Dataset extract:
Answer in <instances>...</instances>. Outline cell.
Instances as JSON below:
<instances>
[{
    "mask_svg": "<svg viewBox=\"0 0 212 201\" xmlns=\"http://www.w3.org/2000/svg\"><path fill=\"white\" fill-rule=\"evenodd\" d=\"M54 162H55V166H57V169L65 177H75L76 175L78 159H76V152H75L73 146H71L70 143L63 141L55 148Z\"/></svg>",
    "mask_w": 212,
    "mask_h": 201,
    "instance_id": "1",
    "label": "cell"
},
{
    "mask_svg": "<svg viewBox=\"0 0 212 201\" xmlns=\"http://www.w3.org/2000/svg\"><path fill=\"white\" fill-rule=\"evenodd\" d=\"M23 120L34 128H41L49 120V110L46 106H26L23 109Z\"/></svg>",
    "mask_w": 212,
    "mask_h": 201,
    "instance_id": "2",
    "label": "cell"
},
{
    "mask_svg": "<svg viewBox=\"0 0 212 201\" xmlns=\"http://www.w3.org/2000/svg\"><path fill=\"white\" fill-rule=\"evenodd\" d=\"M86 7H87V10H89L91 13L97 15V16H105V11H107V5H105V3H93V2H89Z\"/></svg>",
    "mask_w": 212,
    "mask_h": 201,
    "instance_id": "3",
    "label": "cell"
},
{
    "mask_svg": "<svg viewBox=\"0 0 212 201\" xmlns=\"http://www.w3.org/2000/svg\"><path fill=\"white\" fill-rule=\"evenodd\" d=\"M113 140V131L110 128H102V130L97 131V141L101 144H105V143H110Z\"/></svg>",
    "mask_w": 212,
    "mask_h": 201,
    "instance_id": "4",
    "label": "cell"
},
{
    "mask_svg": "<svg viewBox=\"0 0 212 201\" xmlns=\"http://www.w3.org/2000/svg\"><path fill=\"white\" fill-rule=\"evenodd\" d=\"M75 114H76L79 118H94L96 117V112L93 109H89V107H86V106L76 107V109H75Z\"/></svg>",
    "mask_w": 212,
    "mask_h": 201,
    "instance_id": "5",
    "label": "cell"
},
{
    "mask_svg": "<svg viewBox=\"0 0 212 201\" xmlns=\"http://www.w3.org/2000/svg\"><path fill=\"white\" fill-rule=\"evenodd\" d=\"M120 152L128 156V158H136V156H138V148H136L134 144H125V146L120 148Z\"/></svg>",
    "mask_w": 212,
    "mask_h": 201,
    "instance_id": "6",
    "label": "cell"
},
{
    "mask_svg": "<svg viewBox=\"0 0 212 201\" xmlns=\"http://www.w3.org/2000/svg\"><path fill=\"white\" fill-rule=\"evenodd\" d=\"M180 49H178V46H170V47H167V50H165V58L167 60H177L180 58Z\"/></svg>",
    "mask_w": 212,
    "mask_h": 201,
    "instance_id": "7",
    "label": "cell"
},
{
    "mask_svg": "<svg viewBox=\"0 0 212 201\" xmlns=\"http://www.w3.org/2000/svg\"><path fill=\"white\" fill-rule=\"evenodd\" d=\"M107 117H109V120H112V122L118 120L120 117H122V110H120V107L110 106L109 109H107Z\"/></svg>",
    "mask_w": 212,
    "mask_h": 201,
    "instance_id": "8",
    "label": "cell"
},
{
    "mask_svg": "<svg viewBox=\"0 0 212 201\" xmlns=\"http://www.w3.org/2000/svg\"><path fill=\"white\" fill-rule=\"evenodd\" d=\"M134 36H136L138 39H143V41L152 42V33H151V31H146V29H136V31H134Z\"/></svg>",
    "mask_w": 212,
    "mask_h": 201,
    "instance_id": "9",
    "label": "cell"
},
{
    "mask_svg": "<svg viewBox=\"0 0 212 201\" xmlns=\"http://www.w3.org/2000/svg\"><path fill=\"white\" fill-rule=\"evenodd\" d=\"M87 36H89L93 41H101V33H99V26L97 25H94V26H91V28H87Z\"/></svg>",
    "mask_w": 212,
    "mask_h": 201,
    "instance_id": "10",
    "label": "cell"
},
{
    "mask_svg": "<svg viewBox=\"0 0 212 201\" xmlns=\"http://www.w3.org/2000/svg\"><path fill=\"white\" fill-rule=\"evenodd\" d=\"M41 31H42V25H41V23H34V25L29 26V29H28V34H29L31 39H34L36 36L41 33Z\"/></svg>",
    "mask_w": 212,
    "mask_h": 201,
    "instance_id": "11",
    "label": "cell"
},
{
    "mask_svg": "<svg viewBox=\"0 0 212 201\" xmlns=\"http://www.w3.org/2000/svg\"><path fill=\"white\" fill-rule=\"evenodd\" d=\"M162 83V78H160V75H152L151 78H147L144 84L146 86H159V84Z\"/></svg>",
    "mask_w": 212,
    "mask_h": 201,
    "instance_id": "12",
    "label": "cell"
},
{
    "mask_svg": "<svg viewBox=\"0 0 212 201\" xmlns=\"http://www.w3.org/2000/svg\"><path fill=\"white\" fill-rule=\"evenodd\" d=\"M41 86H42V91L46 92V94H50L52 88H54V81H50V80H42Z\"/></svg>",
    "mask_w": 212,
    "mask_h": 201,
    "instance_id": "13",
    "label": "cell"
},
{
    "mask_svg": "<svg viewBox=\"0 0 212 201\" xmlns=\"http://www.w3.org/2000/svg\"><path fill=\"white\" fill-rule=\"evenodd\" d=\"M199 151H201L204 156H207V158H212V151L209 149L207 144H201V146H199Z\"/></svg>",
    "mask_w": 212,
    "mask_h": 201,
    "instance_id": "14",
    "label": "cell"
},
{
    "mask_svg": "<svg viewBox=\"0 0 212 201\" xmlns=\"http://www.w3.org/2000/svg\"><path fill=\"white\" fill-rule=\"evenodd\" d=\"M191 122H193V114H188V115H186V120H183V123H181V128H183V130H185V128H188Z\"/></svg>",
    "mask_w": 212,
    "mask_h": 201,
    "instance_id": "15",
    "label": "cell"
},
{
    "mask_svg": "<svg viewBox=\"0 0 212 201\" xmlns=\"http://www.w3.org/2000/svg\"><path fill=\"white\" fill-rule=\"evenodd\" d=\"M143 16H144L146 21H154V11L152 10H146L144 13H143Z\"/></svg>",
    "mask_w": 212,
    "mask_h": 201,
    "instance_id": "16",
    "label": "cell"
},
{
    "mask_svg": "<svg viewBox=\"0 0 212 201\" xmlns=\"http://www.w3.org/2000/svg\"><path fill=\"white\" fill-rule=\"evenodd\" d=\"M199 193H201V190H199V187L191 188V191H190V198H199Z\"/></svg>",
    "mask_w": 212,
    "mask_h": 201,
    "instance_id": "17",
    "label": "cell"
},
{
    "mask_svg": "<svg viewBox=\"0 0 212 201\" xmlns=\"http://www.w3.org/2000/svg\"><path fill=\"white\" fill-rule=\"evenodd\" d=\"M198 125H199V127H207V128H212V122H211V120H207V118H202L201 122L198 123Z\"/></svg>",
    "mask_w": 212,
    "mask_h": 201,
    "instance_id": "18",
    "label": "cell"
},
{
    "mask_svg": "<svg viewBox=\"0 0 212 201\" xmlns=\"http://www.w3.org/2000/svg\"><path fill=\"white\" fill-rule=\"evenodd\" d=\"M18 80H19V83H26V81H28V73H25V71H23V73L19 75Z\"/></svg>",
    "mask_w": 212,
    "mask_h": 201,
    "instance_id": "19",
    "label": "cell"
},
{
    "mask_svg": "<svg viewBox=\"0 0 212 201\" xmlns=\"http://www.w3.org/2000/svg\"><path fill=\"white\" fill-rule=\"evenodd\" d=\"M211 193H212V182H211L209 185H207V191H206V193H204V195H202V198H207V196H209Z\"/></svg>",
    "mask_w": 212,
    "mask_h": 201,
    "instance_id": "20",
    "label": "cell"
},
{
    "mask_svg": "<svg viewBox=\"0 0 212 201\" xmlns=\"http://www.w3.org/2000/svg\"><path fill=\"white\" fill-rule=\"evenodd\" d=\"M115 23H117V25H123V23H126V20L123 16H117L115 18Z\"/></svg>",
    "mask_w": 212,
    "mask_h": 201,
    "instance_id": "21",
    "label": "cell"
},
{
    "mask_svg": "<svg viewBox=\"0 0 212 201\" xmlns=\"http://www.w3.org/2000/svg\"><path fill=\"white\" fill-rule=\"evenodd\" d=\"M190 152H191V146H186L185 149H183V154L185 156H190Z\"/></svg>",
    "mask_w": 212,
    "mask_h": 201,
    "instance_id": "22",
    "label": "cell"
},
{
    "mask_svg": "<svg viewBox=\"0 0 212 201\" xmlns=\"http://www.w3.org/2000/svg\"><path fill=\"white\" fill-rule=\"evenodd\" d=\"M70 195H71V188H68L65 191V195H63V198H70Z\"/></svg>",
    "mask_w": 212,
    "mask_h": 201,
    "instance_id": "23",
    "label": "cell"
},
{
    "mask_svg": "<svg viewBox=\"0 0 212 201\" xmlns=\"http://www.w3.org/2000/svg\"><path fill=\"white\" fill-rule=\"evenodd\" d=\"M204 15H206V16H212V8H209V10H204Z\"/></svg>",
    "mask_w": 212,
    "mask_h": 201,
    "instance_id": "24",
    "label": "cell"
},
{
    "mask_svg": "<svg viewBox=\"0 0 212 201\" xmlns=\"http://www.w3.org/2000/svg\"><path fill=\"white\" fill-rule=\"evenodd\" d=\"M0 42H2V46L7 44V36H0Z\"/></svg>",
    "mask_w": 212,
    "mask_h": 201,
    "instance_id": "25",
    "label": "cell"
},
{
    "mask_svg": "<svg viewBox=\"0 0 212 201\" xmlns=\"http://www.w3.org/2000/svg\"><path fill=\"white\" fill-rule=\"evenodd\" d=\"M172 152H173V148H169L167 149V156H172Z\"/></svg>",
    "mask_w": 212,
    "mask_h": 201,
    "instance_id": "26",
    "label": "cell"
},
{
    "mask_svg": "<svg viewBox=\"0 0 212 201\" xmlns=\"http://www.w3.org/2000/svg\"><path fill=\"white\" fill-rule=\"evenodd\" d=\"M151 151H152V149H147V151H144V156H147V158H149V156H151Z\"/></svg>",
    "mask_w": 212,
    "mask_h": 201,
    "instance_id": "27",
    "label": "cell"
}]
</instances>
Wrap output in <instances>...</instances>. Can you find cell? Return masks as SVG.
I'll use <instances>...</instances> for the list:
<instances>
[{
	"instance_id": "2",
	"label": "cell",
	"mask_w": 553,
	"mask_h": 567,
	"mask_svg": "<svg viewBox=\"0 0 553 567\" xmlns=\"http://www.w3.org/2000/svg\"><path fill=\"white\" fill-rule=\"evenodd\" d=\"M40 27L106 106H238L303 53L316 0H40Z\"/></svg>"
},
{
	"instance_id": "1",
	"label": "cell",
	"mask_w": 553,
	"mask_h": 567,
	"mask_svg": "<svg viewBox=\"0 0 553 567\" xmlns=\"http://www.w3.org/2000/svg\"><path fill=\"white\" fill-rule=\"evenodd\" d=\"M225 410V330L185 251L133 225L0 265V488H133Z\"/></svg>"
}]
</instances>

Requirements: Update everything from the start of the material down through the line containing "140V131L110 128H102V130L97 131V141L101", swapping "instance_id" for "object_id" and leaving all else as it stands.

Reply to the exercise:
Answer in <instances>...</instances>. Outline cell.
Instances as JSON below:
<instances>
[{
    "mask_svg": "<svg viewBox=\"0 0 212 201\" xmlns=\"http://www.w3.org/2000/svg\"><path fill=\"white\" fill-rule=\"evenodd\" d=\"M54 162H55V166H57V169L65 177H75L76 175L78 159H76V152H75L73 146H71L70 143L63 141L55 148Z\"/></svg>",
    "mask_w": 212,
    "mask_h": 201,
    "object_id": "1",
    "label": "cell"
},
{
    "mask_svg": "<svg viewBox=\"0 0 212 201\" xmlns=\"http://www.w3.org/2000/svg\"><path fill=\"white\" fill-rule=\"evenodd\" d=\"M23 120L34 128H41L49 120V110L46 106H26L23 109Z\"/></svg>",
    "mask_w": 212,
    "mask_h": 201,
    "object_id": "2",
    "label": "cell"
},
{
    "mask_svg": "<svg viewBox=\"0 0 212 201\" xmlns=\"http://www.w3.org/2000/svg\"><path fill=\"white\" fill-rule=\"evenodd\" d=\"M86 7H87V10H89L91 13L97 15V16H105V11H107V5H105V3H93V2H89Z\"/></svg>",
    "mask_w": 212,
    "mask_h": 201,
    "object_id": "3",
    "label": "cell"
},
{
    "mask_svg": "<svg viewBox=\"0 0 212 201\" xmlns=\"http://www.w3.org/2000/svg\"><path fill=\"white\" fill-rule=\"evenodd\" d=\"M113 140V131L110 128H102V130L97 131V141L101 144H105V143H110Z\"/></svg>",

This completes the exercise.